Constrained non-negative matrix factorization enabling real-time insights of $\textit{in situ}$ and high-throughput experiments
Phillip M. Maffettone, Aidan C. Daly, Daniel Olds
TL;DR
The paper addresses the challenge of real-time interpretation of streaming diffraction data where canonical NMF can yield nonphysical components. It introduces constrained non-negative matrix factorization with user or algorithmic priors, solved via alternating non-negative least squares and implemented in PyTorch, to produce physically meaningful weights and components during in situ analyses. Demonstrations on synthetic datasets and on variable-temperature $\$BaTiO_3$ and molten-salt $NaCl:CrCl_3$ data show that constraints yield interpretable phase evolution and enable adaptive experimental decisions. This approach enables rapid, human-in-the-loop insights at beamlines and is extensible to other spectral modalities, providing a practical path toward real-time discovery in high-throughput experiments.
Abstract
Non-negative Matrix Factorization (NMF) methods offer an appealing unsupervised learning method for real-time analysis of streaming spectral data in time-sensitive data collection, such as $\textit{in situ}$ characterization of materials.
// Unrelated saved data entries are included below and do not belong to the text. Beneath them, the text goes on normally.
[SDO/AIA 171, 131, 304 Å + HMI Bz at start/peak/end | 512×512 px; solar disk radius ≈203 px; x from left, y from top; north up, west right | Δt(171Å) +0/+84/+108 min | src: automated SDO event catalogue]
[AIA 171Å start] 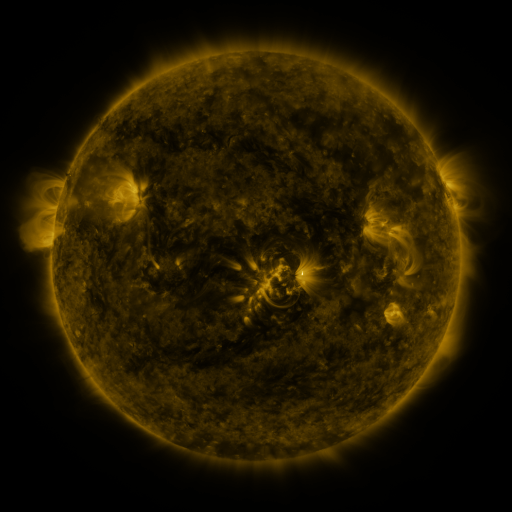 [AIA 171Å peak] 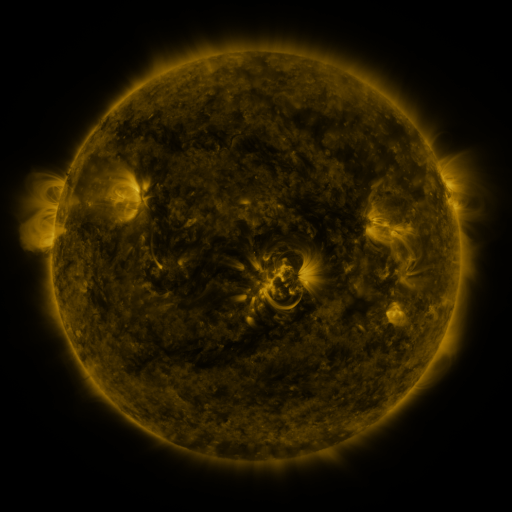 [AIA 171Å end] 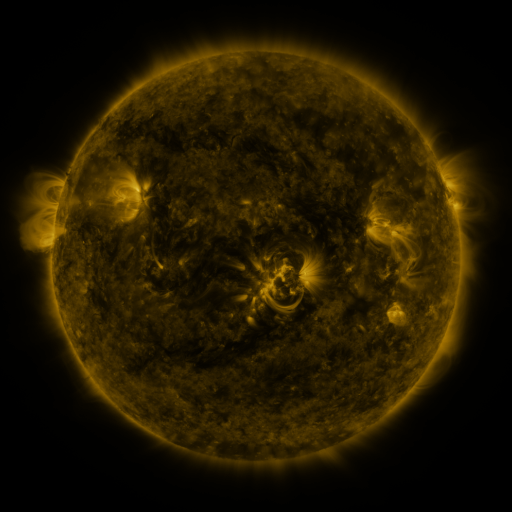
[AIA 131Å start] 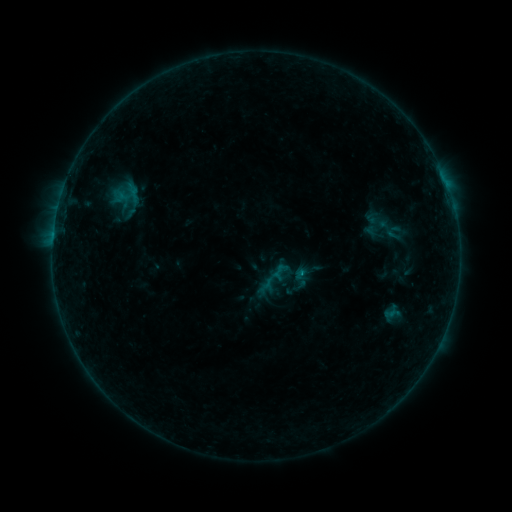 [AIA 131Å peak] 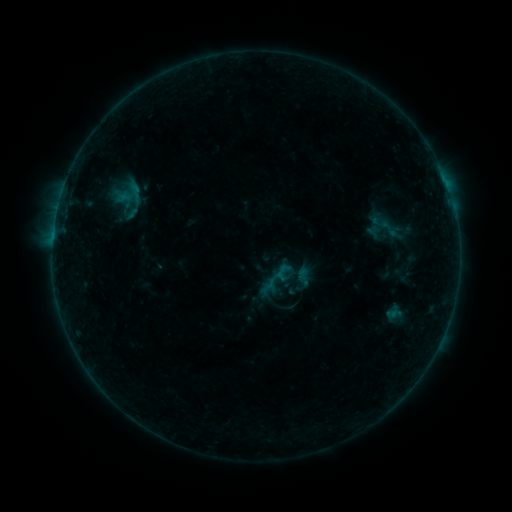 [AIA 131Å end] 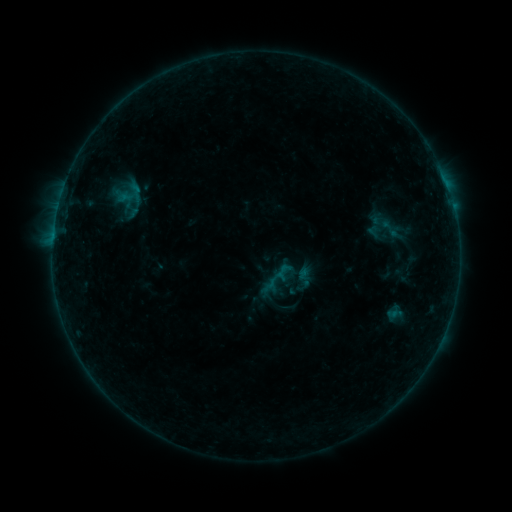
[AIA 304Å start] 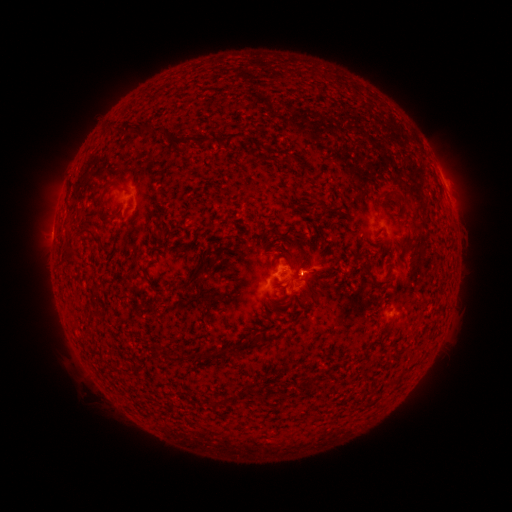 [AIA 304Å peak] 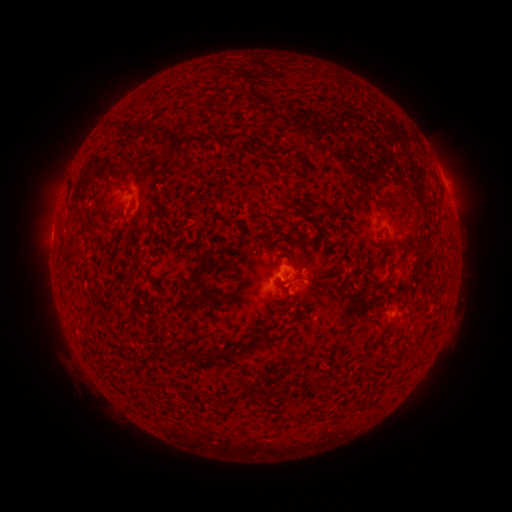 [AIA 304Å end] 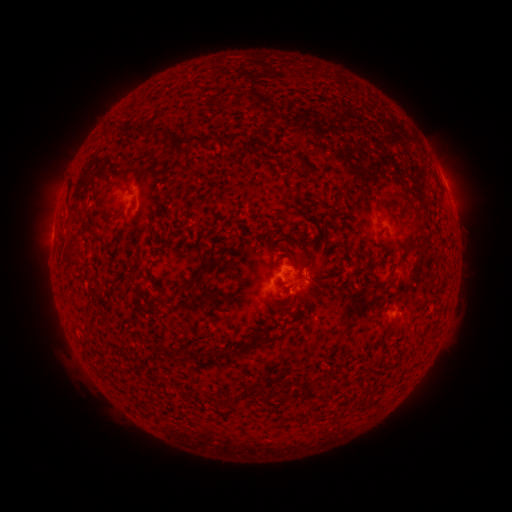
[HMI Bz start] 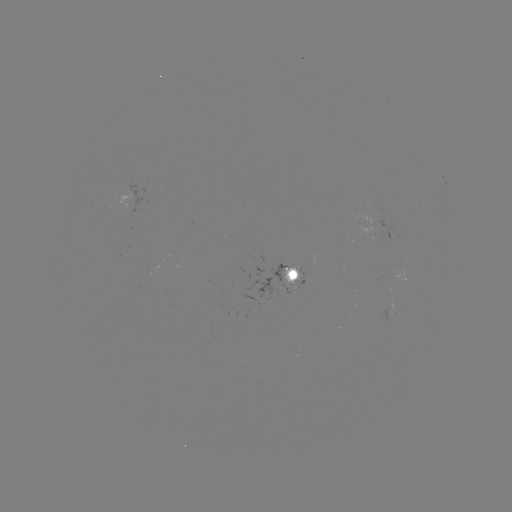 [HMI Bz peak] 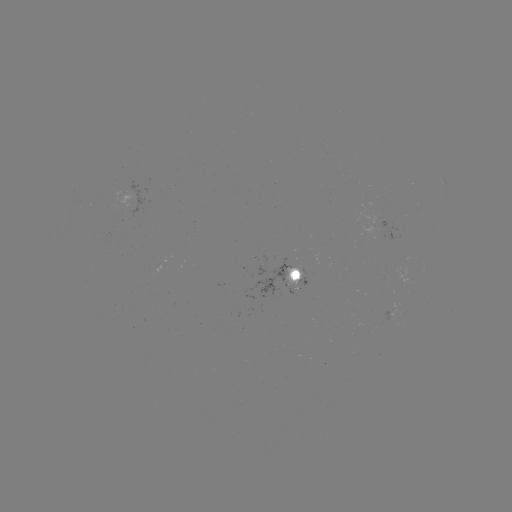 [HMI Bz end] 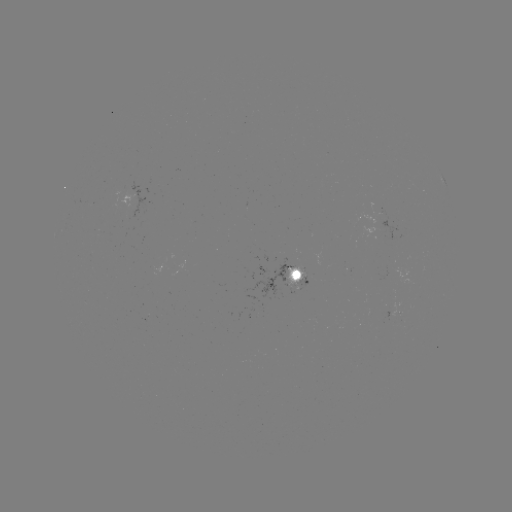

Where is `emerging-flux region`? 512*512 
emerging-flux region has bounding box [376, 221, 396, 239].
However, canonical NMF methods are optimized to reconstruct a full dataset as closely as possible, with no underlying requirement that the reconstruction produces components or weights representative of the true physical processes. In this work, we demonstrate how constraining NMF weights or components, provided as known or assumed priors, can provide significant improvement in revealing true underlying phenomena. We present a PyTorch based method for efficiently applying constrained NMF and demonstrate this on several synthetic examples. When applied to streaming experimentally measured spectral data, an expert researcher-in-the-loop can provide and dynamically adjust the constraints. This set of interactive priors to the NMF model can, for example, contain known or identified independent components, as well as functional expectations about the mixing of components. We demonstrate this application on measured X-ray diffraction and pair distribution function data from $\textit{in situ}$ beamline experiments. Details of the method are described, and general guidance provided to employ constrained NMF in extraction of critical information and insights during $\textit{in situ}$ and high-throughput experiments.